• **Data**:
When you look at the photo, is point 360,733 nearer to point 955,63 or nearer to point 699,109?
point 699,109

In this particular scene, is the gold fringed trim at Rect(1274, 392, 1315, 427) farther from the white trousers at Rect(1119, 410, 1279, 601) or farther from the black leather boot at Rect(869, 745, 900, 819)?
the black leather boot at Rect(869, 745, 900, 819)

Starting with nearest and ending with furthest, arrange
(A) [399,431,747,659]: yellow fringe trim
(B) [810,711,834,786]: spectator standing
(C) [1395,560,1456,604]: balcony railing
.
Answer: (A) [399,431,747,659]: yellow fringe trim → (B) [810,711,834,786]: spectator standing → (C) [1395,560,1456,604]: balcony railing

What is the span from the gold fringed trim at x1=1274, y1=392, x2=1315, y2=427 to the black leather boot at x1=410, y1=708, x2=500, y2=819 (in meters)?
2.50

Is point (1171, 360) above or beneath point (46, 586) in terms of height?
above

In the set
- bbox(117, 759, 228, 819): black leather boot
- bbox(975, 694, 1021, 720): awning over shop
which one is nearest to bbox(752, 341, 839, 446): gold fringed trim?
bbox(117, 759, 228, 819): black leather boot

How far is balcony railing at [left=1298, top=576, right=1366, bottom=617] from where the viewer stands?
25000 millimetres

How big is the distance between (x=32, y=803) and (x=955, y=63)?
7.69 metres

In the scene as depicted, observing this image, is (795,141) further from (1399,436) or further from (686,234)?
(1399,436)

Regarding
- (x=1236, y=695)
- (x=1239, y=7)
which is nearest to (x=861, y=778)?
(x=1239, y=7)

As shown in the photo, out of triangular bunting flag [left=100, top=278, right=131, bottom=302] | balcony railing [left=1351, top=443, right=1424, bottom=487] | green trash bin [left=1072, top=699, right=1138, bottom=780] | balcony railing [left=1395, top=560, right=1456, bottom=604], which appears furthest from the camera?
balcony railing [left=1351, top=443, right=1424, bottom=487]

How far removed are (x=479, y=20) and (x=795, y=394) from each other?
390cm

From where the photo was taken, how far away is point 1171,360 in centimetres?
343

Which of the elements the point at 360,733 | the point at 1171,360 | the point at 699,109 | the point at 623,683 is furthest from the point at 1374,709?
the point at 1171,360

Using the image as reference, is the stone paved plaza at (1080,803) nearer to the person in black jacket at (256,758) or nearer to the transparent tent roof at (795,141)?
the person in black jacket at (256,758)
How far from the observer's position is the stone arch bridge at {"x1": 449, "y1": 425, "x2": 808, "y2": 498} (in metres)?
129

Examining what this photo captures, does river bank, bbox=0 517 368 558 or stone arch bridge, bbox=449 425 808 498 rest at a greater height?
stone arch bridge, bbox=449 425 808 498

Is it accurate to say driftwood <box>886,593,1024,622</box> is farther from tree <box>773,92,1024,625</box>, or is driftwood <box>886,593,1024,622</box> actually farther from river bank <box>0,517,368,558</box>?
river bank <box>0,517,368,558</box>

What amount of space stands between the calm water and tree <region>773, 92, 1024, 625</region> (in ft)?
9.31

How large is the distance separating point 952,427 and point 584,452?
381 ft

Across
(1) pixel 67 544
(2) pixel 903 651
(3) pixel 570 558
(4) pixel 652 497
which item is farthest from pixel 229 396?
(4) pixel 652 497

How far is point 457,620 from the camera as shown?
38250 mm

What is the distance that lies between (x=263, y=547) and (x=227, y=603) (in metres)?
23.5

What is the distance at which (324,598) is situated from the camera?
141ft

• **Exercise brief**: Copy every item above word for word, with each answer beneath its item.

• **Written solution**:
When you look at the photo, is point 360,733 nearer to point 955,63 or nearer to point 699,109?
point 699,109

In this particular scene, is the gold fringed trim at Rect(1274, 392, 1315, 427) farther from the white trousers at Rect(1119, 410, 1279, 601) or farther from the black leather boot at Rect(869, 745, 900, 819)?
the black leather boot at Rect(869, 745, 900, 819)

Starting with nearest and ending with furthest, arrange
(A) [399,431,747,659]: yellow fringe trim
(B) [810,711,834,786]: spectator standing
(C) [1395,560,1456,604]: balcony railing
.
Answer: (A) [399,431,747,659]: yellow fringe trim → (B) [810,711,834,786]: spectator standing → (C) [1395,560,1456,604]: balcony railing

What is the span from the gold fringed trim at x1=1274, y1=392, x2=1315, y2=427 to the black leather boot at x1=410, y1=708, x2=500, y2=819 (in meters)?
2.50

Is point (1171, 360) above or beneath point (46, 586) in terms of height?
above

In the set
- bbox(117, 759, 228, 819): black leather boot
- bbox(975, 694, 1021, 720): awning over shop
which one is nearest to bbox(752, 341, 839, 446): gold fringed trim?
bbox(117, 759, 228, 819): black leather boot

How far is balcony railing at [left=1298, top=576, right=1366, bottom=617] from where the viewer stands?
25000 millimetres

How big is the distance between (x=32, y=803) and (x=955, y=63)?
7.69 metres

In the scene as depicted, observing this image, is (795,141) further from (1399,436) or further from (686,234)?
(1399,436)

Regarding
- (x=1236, y=695)
- (x=1239, y=7)
which is nearest to (x=861, y=778)?
(x=1239, y=7)

As shown in the photo, out of triangular bunting flag [left=100, top=278, right=131, bottom=302] | balcony railing [left=1351, top=443, right=1424, bottom=487] | green trash bin [left=1072, top=699, right=1138, bottom=780] | balcony railing [left=1395, top=560, right=1456, bottom=604], which appears furthest from the camera?
balcony railing [left=1351, top=443, right=1424, bottom=487]

How far removed are (x=479, y=20) and (x=795, y=394) from each other?
390cm

From where the photo was taken, how far away is point 1171,360 in centimetres?
343

Which of the elements the point at 360,733 | the point at 1171,360 | the point at 699,109 | the point at 623,683 is furthest from the point at 1374,709?
the point at 1171,360

Using the image as reference, is the stone paved plaza at (1080,803) nearer to the person in black jacket at (256,758) or nearer to the transparent tent roof at (795,141)?
the person in black jacket at (256,758)
How far from the observer's position is the stone arch bridge at {"x1": 449, "y1": 425, "x2": 808, "y2": 498} (in metres)?
129

Examining what this photo captures, does river bank, bbox=0 517 368 558 or stone arch bridge, bbox=449 425 808 498 rest at a greater height?
stone arch bridge, bbox=449 425 808 498

Is it accurate to say driftwood <box>886,593,1024,622</box> is farther from tree <box>773,92,1024,625</box>, or is driftwood <box>886,593,1024,622</box> actually farther from river bank <box>0,517,368,558</box>?
river bank <box>0,517,368,558</box>

What amount of space stands between the calm water and tree <region>773, 92, 1024, 625</region> (in ft)?
9.31

How large is the distance separating point 952,427 and point 584,452?
381 ft

Across
(1) pixel 67 544
(2) pixel 903 651
(3) pixel 570 558
(4) pixel 652 497
which item is farthest from pixel 229 396?
(4) pixel 652 497

How far is point 457,620 from the camera as shown?
38250 mm

What is the distance that lies between (x=263, y=547) and (x=227, y=603) (in metres)?
23.5

What is the distance at which (324,598) is situated from the camera?
141ft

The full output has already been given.